Exercise task – Tally the lines of the listing below that contain the string "which", counting matches only when the case agrees. Reply with the number alone.

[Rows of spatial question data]
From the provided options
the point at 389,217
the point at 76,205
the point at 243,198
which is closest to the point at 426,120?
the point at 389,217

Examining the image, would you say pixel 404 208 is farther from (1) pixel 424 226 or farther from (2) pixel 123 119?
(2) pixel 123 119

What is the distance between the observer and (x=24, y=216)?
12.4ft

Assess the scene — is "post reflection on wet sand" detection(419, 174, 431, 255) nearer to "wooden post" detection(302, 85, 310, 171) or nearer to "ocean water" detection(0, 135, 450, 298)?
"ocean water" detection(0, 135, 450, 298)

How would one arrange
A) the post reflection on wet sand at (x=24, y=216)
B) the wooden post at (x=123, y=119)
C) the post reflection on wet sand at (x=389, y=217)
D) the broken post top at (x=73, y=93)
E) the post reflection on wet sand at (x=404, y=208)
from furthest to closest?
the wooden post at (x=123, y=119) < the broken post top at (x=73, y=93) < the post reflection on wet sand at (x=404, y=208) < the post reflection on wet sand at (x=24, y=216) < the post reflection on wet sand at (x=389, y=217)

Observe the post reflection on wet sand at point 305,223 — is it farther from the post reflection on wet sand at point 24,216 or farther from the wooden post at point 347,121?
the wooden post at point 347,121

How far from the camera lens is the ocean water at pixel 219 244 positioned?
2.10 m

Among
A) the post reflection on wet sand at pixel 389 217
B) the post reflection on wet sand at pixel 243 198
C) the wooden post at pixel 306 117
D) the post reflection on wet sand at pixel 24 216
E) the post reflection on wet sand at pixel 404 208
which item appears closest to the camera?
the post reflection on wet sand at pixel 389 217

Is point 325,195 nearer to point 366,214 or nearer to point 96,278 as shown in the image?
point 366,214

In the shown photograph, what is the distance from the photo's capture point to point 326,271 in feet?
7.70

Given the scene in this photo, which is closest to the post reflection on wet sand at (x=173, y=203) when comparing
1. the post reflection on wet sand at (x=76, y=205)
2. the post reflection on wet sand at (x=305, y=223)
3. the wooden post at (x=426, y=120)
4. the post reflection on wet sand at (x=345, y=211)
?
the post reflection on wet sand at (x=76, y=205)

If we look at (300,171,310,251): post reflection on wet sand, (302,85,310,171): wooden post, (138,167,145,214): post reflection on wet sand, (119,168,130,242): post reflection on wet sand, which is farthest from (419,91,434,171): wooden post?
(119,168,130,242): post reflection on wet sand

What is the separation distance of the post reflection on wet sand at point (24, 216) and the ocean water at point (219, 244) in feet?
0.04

Full output – 4